One of my main shortcomings early in our marriage was cursing. It was a habit I picked up from my Dad that stayed with me.


It was such a part of my life I often didn’t know the difference from what “normal” speech was and the filth coming from my own mouth.


I’ve heard people who curse say cursing is not a sin.


“If I don’t use the Lord’s name in vain, everything I say is all right.”


If you believe that you are wrong. Ephesians 4:29 says: “Do not let any unwholesome talk come out of your mouths, but only what is helpful for building others up according to their needs, that it may benefit those who listen.”


Is your speech benefitting those who listen?


Matthew 12:36 says: “I tell you that everyone will have to give account on the day of judgment for every empty word they have spoken.”


My speech wasn’t benefitting those who listen.


While attending a spiritual retreat, I repented and gave my struggles over to God. That I was sorry for my language that wasn’t glorifying Him and to enable me to end it.


Following the retreat, after canceling ESPN (that’s another story) and refraining from cursing, my 11-year-old daughter said: “Where is my Daddy and what have you done with him?” That next year, you could count my curse words on one hand.

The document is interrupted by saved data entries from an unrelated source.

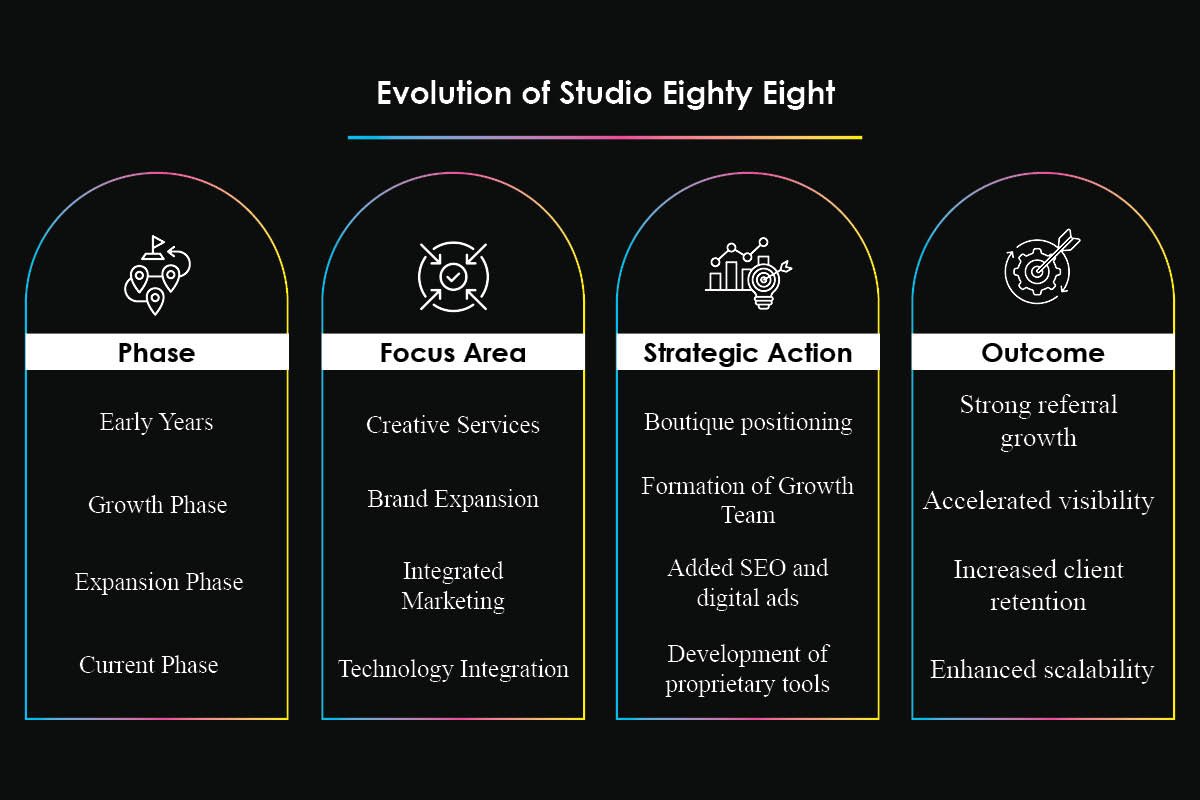 Evolution of Studio Eighty Eight

Phase

Early Years

Growth Phase

Expansion Phase

Current Phase

Focus Area

Creative Services

Brand Expansion

Integrated Marketing

Technology Integration

Strategic Action

Boutique positioning

Formation of Growth Team

Added SEO and digital ads

Development of proprietary tools

Outcome

Strong referral growth

Accelerated visibility

Increased client retention

Enhanced scalability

That doesn’t mean poor language has disappeared completely from my lips, but healing – and limiting my offenses toward God – has taken place.


This Holy Week spend private time with God. That’s one thing we have during this virus crisis is more time free from our other usual obligations.


Confess your sins of the week, the past few months or even years.


Repent from when you’ve failed to hit the bull’s-eye. Ask God’s help in putting those failures aside and being in complete union with Him.


Judas failed by handing an innocent man over to his death. Judas failed in not seeking repentance from the one who can grant forgiveness.


Come to grips with the sin you’ve committed in your life.


Attain that level of accountability this week of all weeks.


Go to your knees and bow with an appreciative, humble and repentant heart.


If you do so – accepting Jesus’ sacrifice with His death on the cross and resurrection for your sins – the weight of the world will be lifted from your shoulders … maybe in a way like it never has before.


Brad Zimanek is the Associate Pastor at Mulder Church in Wetumpka, Alabama. He worked in sports journalism for 32 years prior to answering the call to full-time ministry.